**YOUR INSTRUCTIONS**
Render the stretch from the start of the records through the line containing "102L15 108H21L26 104L25", both ends included, as a numbered list, leaving out any blank lines.

Data excerpts

○ ○ ○ ○

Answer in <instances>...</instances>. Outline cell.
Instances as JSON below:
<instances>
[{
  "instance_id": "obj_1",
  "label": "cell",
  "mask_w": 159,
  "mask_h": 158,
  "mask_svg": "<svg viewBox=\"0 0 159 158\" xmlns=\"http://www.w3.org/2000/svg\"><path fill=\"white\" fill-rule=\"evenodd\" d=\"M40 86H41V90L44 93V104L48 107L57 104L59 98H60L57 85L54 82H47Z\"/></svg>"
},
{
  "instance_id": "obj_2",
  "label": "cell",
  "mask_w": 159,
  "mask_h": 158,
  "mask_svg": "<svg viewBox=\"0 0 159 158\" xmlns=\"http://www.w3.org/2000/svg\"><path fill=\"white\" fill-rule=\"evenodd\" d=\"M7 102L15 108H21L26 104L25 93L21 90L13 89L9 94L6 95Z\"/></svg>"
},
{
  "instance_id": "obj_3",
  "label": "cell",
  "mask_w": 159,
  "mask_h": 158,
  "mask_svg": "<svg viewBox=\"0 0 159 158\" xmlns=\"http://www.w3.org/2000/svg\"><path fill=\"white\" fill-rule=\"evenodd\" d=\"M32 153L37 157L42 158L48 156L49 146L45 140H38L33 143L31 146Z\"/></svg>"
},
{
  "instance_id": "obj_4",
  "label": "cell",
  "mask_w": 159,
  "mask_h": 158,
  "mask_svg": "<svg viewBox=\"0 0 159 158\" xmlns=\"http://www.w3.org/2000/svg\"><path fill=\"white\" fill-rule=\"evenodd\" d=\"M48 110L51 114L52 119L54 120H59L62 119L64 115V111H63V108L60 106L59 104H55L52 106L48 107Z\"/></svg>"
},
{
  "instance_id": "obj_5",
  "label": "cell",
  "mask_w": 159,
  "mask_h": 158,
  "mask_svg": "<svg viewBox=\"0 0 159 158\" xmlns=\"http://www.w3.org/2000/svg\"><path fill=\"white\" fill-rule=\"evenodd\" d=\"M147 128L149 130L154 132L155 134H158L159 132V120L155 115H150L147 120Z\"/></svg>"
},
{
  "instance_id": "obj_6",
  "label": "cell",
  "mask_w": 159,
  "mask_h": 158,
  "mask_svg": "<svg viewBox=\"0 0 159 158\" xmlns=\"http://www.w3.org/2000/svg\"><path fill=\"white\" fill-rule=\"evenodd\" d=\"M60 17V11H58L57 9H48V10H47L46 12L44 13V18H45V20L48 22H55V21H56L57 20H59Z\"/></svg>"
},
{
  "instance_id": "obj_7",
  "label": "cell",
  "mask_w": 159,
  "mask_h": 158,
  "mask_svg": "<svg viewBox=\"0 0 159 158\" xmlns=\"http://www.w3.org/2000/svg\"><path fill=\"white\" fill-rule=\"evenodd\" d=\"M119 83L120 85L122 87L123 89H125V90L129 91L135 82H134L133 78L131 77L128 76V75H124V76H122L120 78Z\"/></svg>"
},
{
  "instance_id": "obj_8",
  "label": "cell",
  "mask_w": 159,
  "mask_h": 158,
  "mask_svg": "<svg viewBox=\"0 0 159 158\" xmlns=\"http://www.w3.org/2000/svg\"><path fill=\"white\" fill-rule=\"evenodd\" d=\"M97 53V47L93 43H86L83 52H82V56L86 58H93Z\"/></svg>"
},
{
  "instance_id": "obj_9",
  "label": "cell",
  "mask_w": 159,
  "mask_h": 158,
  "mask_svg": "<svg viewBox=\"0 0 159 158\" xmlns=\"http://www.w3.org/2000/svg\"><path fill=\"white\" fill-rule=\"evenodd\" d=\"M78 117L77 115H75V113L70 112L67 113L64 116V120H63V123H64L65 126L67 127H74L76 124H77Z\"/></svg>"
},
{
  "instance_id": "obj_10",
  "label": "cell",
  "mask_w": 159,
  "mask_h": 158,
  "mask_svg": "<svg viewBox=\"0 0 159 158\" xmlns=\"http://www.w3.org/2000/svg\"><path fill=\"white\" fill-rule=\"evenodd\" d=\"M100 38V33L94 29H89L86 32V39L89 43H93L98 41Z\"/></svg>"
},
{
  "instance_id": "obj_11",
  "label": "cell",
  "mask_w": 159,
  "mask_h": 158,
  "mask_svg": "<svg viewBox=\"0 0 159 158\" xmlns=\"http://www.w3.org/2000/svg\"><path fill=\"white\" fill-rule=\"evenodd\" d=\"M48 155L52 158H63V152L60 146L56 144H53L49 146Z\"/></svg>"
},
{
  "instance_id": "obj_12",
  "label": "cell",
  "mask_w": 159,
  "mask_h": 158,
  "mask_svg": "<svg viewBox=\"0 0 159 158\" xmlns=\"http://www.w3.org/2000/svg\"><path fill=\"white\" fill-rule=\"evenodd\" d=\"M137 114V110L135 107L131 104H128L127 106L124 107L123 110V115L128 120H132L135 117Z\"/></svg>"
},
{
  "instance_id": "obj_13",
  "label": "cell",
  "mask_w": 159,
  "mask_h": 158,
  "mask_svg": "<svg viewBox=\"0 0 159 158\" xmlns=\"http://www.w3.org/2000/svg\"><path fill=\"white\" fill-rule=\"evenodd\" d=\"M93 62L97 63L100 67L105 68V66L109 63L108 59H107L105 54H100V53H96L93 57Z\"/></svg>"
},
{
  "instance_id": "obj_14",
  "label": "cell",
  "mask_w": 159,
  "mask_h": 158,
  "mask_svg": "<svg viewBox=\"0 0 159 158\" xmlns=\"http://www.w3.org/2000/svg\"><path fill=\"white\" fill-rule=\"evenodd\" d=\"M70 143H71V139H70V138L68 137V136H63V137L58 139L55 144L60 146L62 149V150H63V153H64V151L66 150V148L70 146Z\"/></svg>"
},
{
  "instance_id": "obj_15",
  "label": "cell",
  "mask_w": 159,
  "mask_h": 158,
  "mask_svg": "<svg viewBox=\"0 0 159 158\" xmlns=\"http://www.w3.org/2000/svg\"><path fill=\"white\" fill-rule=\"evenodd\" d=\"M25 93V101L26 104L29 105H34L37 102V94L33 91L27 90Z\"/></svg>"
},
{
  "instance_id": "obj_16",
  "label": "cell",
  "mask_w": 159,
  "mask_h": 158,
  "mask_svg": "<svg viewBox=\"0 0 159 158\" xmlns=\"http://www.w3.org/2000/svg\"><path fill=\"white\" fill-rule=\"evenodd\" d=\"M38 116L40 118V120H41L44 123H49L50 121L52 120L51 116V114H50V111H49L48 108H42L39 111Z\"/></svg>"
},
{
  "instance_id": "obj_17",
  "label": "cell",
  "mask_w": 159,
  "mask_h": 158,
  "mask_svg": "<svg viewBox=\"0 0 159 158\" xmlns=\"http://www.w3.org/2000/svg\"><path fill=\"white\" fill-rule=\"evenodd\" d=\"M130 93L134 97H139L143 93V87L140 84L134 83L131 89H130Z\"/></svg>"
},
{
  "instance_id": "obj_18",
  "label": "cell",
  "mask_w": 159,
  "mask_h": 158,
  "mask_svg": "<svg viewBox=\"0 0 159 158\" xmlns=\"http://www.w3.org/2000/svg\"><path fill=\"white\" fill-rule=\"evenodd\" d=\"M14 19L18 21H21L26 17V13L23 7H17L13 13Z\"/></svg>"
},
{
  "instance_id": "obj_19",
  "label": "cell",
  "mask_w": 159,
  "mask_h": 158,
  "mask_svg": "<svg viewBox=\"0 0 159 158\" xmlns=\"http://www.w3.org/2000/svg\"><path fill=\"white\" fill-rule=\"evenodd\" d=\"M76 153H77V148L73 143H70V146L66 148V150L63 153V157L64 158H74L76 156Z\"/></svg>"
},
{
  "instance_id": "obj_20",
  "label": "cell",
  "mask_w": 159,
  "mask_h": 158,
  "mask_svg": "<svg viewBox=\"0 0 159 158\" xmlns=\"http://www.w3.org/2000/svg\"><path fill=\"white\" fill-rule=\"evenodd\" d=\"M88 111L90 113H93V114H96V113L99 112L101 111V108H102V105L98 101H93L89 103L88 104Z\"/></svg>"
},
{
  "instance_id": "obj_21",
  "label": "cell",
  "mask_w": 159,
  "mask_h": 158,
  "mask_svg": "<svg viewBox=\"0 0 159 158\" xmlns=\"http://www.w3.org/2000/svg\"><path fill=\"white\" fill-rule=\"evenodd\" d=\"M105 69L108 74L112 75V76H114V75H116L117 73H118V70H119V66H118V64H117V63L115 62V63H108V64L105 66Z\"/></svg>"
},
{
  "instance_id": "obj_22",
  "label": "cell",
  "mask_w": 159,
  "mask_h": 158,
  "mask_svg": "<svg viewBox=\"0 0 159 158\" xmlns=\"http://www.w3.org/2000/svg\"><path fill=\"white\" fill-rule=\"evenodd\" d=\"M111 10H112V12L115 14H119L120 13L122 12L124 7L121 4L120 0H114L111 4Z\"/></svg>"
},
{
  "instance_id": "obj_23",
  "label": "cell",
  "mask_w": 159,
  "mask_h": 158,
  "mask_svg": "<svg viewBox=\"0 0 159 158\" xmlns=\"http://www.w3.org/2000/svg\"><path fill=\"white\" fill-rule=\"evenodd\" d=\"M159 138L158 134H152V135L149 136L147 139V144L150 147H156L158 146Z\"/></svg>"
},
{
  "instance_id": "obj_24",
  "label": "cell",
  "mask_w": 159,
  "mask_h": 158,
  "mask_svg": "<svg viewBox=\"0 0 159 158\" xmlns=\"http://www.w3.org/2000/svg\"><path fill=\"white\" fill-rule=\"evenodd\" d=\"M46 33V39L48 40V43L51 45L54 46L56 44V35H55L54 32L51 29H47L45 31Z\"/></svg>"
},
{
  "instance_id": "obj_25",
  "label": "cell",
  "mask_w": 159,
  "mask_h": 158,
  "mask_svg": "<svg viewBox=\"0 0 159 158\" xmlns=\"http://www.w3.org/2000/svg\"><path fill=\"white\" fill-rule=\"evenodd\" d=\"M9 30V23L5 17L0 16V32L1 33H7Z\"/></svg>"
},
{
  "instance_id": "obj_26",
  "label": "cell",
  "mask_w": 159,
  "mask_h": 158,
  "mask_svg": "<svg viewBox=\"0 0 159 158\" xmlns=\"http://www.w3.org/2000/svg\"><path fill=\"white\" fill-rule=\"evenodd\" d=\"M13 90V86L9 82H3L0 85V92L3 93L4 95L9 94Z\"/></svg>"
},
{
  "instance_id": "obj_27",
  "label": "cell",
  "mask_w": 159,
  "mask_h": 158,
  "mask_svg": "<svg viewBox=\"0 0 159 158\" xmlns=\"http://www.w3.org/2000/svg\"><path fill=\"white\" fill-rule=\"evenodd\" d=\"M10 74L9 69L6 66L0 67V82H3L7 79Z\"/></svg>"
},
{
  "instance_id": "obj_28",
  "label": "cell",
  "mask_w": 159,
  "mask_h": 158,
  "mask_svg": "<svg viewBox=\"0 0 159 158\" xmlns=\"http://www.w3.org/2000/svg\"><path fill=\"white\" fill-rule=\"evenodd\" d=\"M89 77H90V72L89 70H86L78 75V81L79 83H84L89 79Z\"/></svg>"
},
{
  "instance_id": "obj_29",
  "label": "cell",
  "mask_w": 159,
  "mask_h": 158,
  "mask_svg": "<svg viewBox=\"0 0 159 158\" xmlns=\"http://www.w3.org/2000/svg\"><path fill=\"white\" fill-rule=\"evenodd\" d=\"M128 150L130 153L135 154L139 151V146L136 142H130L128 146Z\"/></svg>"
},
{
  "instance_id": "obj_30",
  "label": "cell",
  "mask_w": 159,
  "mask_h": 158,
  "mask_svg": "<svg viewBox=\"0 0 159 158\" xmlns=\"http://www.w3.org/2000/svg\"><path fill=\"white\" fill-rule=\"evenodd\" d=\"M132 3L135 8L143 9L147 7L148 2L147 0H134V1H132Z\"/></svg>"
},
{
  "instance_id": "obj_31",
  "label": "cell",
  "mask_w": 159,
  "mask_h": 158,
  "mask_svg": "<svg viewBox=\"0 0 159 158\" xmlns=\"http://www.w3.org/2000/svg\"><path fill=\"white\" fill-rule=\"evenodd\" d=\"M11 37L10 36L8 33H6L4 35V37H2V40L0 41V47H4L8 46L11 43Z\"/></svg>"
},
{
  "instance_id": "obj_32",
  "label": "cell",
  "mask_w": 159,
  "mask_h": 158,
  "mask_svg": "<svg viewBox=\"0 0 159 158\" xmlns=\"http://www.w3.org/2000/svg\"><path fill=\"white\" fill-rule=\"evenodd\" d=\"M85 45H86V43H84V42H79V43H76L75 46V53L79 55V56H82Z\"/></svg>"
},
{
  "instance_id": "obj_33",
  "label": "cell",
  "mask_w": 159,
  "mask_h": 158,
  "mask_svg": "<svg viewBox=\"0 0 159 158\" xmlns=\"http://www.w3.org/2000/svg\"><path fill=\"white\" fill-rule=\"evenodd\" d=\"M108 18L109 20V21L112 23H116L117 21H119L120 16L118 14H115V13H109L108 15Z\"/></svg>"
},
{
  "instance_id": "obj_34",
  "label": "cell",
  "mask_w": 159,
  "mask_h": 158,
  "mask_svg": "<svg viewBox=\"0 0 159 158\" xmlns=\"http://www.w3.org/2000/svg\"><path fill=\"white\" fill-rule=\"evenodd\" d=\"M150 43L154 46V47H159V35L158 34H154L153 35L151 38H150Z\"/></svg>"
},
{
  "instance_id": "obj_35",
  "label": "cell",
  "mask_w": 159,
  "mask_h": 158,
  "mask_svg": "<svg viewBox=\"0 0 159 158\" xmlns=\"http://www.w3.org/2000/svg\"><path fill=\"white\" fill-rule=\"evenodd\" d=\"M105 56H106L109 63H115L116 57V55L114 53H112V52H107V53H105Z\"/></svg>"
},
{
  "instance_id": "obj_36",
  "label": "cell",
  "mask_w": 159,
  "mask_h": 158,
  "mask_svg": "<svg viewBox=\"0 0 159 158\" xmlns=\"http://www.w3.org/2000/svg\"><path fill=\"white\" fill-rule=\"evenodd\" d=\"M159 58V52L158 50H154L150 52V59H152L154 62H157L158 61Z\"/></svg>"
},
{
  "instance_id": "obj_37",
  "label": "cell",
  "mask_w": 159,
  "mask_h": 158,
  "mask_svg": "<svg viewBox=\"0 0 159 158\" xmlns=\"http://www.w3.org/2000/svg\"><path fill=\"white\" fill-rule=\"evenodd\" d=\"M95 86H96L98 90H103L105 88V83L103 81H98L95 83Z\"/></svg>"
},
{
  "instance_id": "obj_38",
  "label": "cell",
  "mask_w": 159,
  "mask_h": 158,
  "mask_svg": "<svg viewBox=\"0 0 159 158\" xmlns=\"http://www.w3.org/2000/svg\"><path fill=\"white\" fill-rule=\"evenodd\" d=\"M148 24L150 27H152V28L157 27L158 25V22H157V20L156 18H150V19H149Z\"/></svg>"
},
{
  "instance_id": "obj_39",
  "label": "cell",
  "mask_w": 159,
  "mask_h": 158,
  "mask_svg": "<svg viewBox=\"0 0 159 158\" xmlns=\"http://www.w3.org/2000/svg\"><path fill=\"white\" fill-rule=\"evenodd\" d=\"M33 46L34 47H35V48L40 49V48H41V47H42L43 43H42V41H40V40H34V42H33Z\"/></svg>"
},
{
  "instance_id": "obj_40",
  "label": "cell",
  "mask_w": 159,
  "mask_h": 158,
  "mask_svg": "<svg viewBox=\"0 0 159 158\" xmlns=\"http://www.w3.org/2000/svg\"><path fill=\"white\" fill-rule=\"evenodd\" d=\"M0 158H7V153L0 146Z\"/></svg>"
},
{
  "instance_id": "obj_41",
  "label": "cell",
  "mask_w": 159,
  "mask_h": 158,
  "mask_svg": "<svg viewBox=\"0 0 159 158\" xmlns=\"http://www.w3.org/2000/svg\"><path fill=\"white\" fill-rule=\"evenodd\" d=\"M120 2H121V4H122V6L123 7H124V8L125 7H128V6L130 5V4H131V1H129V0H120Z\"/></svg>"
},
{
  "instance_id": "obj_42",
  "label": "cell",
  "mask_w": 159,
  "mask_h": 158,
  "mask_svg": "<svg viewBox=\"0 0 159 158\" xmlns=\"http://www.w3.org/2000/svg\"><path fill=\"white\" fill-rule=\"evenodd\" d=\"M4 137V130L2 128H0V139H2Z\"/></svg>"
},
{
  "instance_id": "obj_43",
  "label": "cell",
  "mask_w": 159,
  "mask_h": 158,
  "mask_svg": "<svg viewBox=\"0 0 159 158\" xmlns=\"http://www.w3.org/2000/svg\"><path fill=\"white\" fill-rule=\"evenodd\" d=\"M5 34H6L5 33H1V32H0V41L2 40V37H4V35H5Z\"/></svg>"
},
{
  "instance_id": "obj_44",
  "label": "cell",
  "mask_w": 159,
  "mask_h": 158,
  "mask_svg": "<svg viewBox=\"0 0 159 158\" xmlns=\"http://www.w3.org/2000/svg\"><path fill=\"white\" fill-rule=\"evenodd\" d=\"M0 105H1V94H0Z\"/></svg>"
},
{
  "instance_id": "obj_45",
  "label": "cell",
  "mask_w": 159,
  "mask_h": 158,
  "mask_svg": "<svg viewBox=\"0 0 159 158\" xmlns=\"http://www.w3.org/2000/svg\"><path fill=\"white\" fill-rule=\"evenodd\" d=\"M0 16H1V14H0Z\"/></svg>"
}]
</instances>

○ ○ ○ ○

**OUTPUT OF THE EXERCISE**
1. Answer in <instances>...</instances>. Outline cell.
2. Instances as JSON below:
3. <instances>
4. [{
5.   "instance_id": "obj_1",
6.   "label": "cell",
7.   "mask_w": 159,
8.   "mask_h": 158,
9.   "mask_svg": "<svg viewBox=\"0 0 159 158\" xmlns=\"http://www.w3.org/2000/svg\"><path fill=\"white\" fill-rule=\"evenodd\" d=\"M40 86H41V90L44 93V104L48 107L57 104L59 98H60L57 85L54 82H47Z\"/></svg>"
10. },
11. {
12.   "instance_id": "obj_2",
13.   "label": "cell",
14.   "mask_w": 159,
15.   "mask_h": 158,
16.   "mask_svg": "<svg viewBox=\"0 0 159 158\" xmlns=\"http://www.w3.org/2000/svg\"><path fill=\"white\" fill-rule=\"evenodd\" d=\"M7 102L15 108H21L26 104L25 93L21 90L13 89L9 94L6 95Z\"/></svg>"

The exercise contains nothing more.